== Objective ==
Copy every line of the data below character for character, but leave the pictures out of your answer.

== Records to use ==
+--
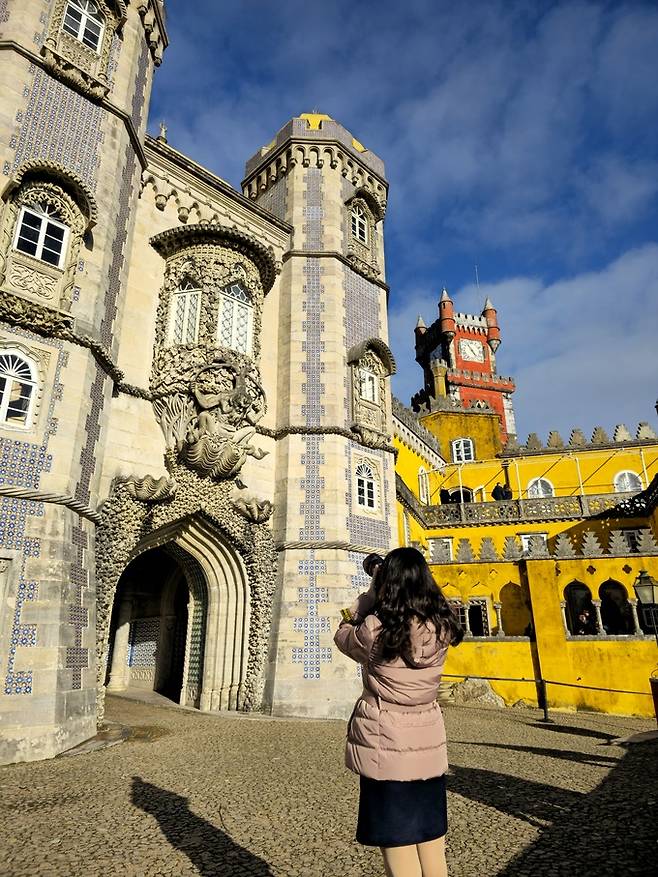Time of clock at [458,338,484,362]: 4:54
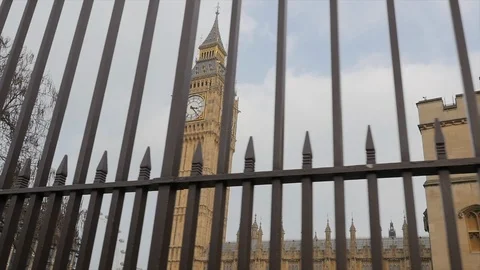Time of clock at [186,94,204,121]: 3:22
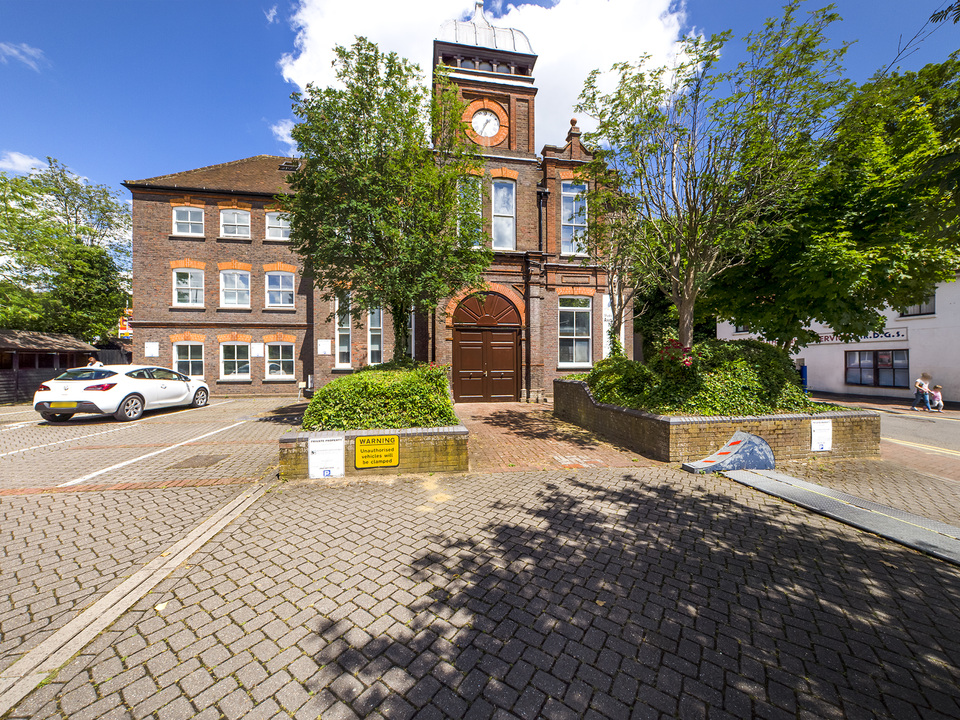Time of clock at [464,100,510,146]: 1:34
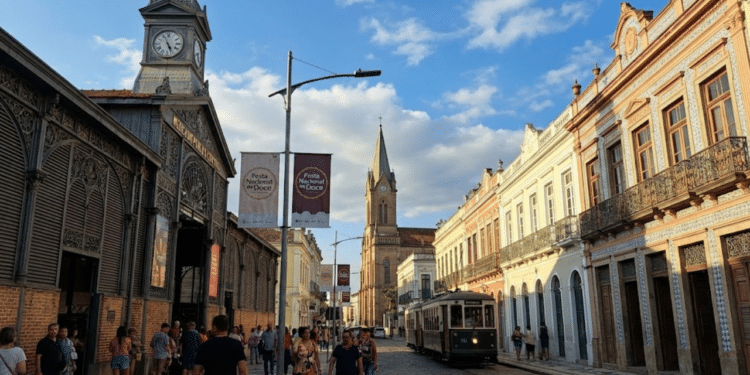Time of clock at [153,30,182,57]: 4:56
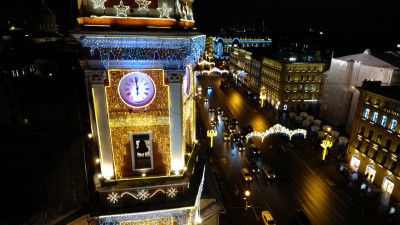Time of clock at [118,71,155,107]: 5:59
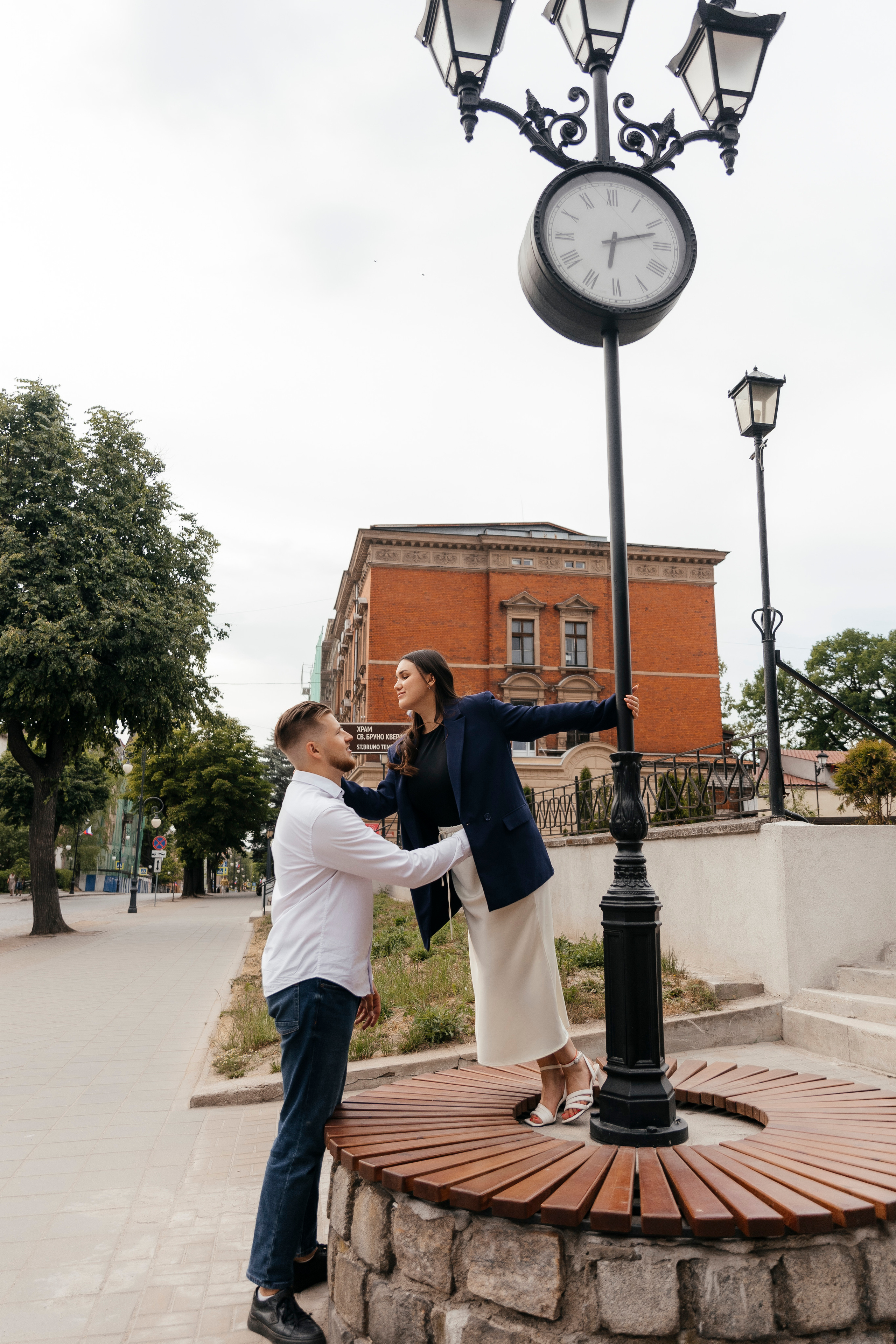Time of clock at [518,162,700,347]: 6:12
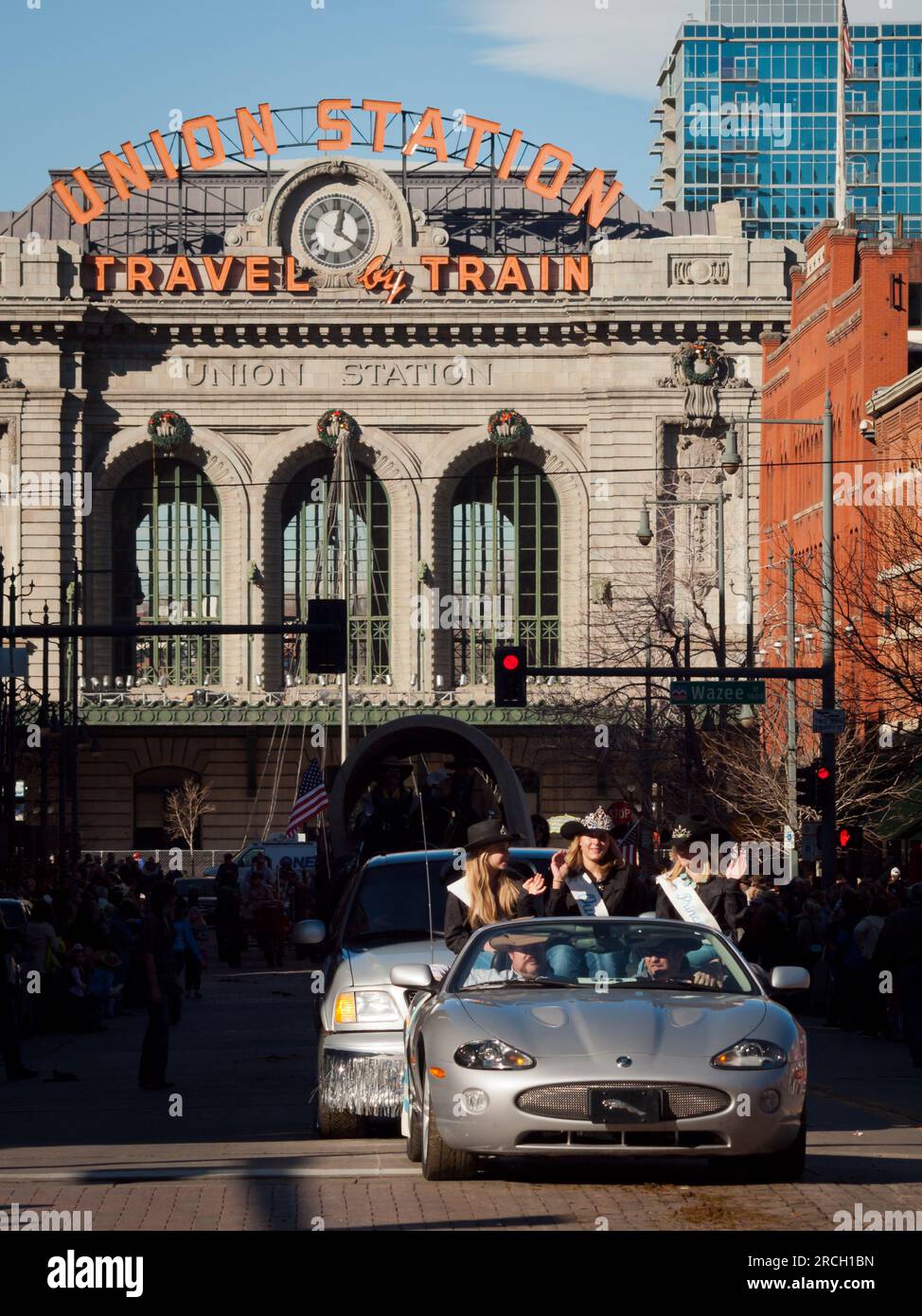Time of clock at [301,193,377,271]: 12:20
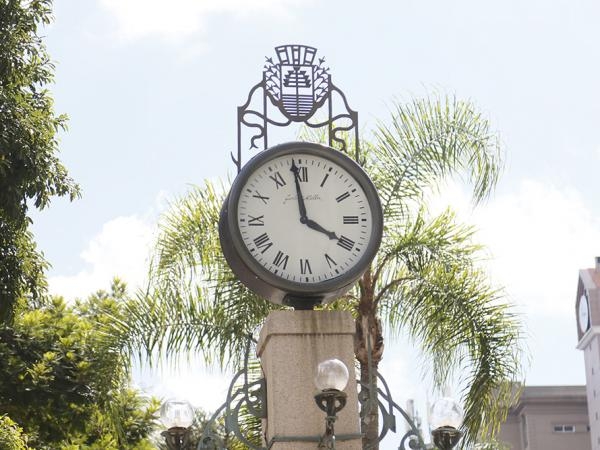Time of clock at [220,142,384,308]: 3:58
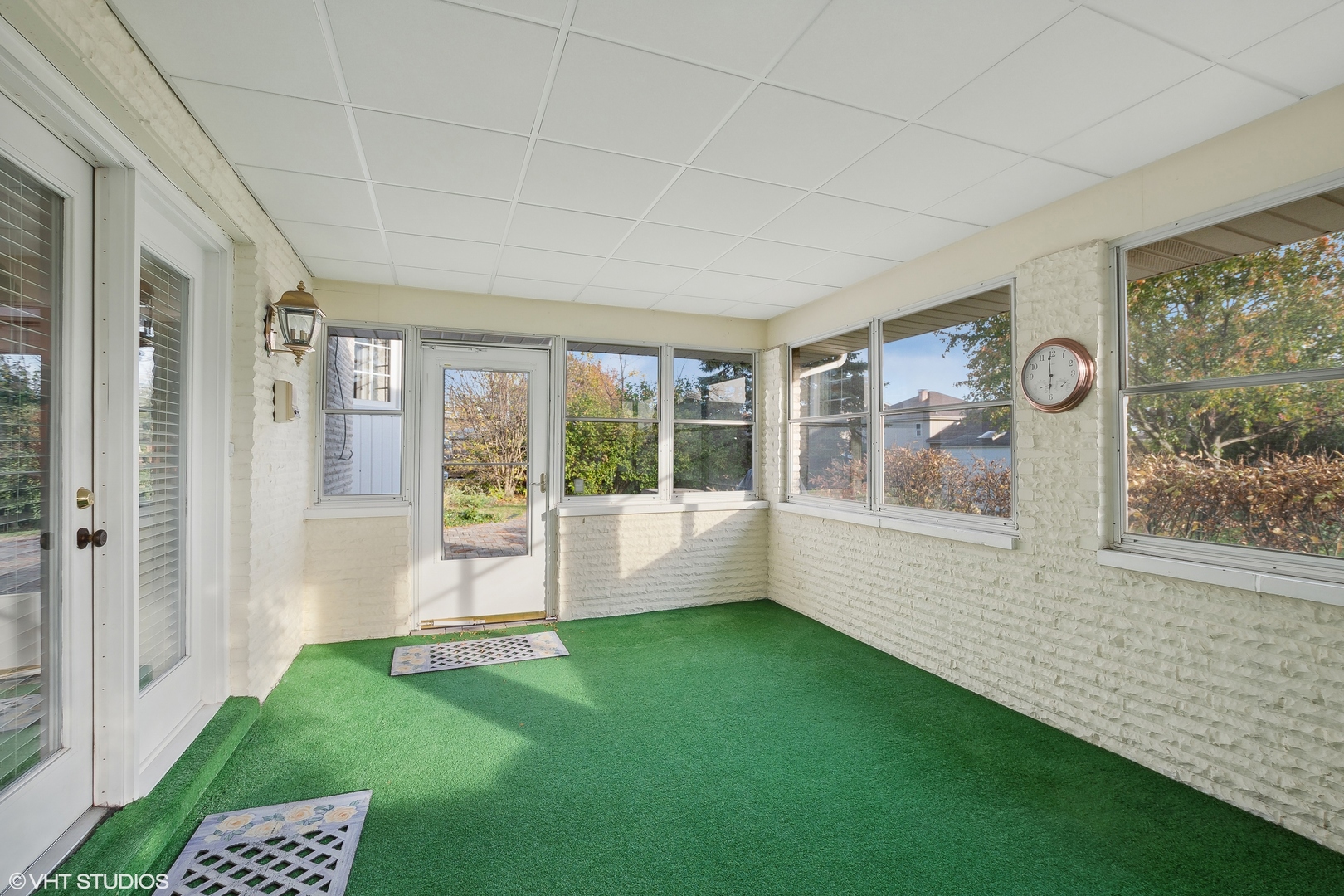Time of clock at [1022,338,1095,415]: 5:59
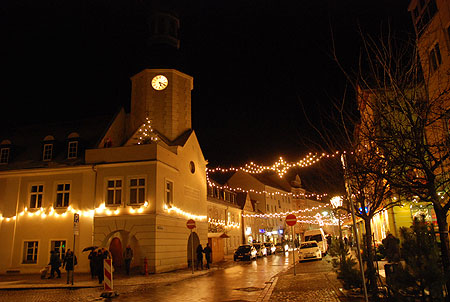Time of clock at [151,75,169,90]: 5:18
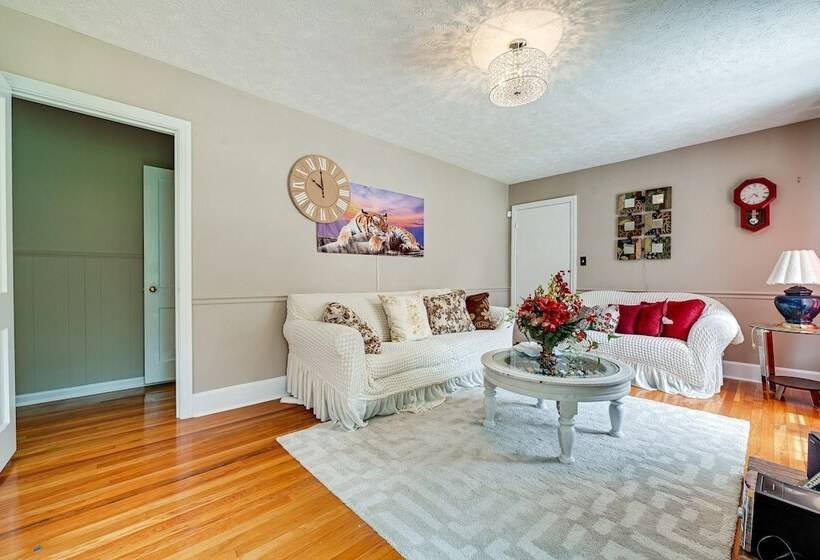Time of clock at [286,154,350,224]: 9:59
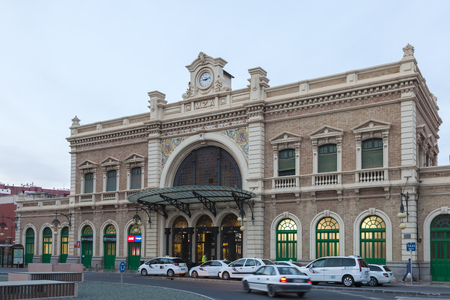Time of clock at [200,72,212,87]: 9:12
+--
== Reply to the task ==
Time of clock at [458,338,484,362]: 4:54
Time of clock at [186,94,204,121]: 3:22
Time of clock at [464,100,510,146]: 1:34
Time of clock at [153,30,182,57]: 4:56
Time of clock at [118,71,155,107]: 5:59
Time of clock at [518,162,700,347]: 6:12
Time of clock at [301,193,377,271]: 12:20
Time of clock at [220,142,384,308]: 3:58
Time of clock at [1022,338,1095,415]: 5:59
Time of clock at [151,75,169,90]: 5:18
Time of clock at [286,154,350,224]: 9:59
Time of clock at [200,72,212,87]: 9:12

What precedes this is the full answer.